TASK OBJECTIVE
According to the abstract on cavity-induced synthetic gauge potentials, what is the strength of the synthetic magnetic field proportional to?
━━━━━ EXCERPTED TEXT ━━━━━
Cavity-Induced Synthetic Gauge Potentials
Abstract
Abelian and non-Abelian gauge potentials and quantum gauge theories play central roles in our understanding of Nature. Gauge potentials are also of great significance in condensed matter physics. In fact, minimal coupling of electrons to an Abelian or non-Abelian gauge potential is the essential ingredient for the realization of topological states of matter. Due to the high controllability of ultracold atoms, they are commonly exploited to test fundamental theories of physics, simulate intractable systems, and realize exotic many-body states. Nonetheless, the charge neutrality of atoms places severe constraints on ultracold atomic systems, since neutral particles do not couple to gauge potentials the way charged particles do. That said, coupling a multi-component quantum gas to laser light can lead to the emergence of artificial Abelian and non-Abelian gauge potentials minimally coupled to the center-of-mass momenta of ultracold neutral atoms, paving the way for realizing topological states of matter and simulating gauge theories in quantum gases. All previous proposals for inducing gauge potentials have been developed in the semiclassical regime, where the radiation field is treated classically. I have developed a two-photon Raman scheme in the strong atom-photon coupling (i.e., quantum) regime, based on two counter-propagating modes of a ring cavity, to induce both synthetic magnetic field and spin-orbit coupling for a single neutral atom inside the cavity. The spin-orbit interaction is only weakly dependent on the occupation of the cavity modes, whereas the strength of the magnetic field is proportional to the square of the total number of photons in the cavity and can be made arbitrarily large, which is desirable for realizing the quantum Hall phase. I have then extended this single-atom cavity quantum-electrodynamics scheme to many bosons in the weak atom-photon coupling regime. In addition to inducing spin-orbit coupling for the individual atoms, the cavity fields also mediate infinite-ranged interactions between atoms, whose strengths and signs can readily be tuned experimentally. The interplay between these cavity-mediated interactions and the intrinsic two-body interactions determines the many-body ground state and its elementary excitations, with novel consequences such as the stabilization of an attractive Bose-Einstein condensate which otherwise is unstable.
━━━━━ PROVIDED DATA ━━━━━
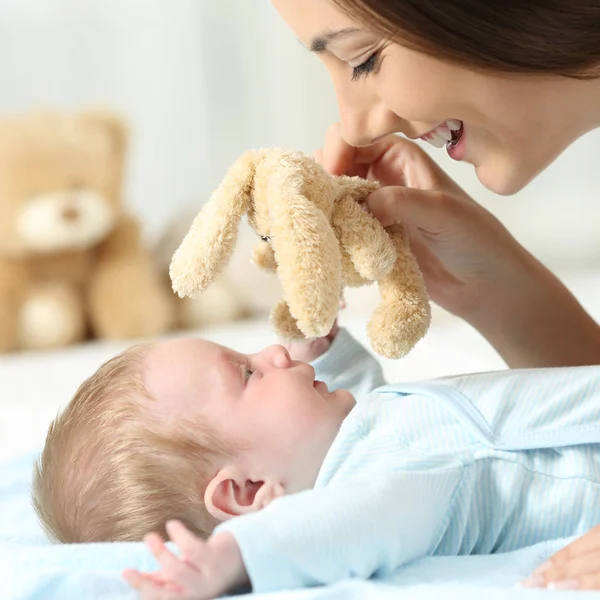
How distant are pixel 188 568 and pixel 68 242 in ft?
5.10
━━━━━
ANSWER FOR THE TASK
The square of the total number of photons in the cavity.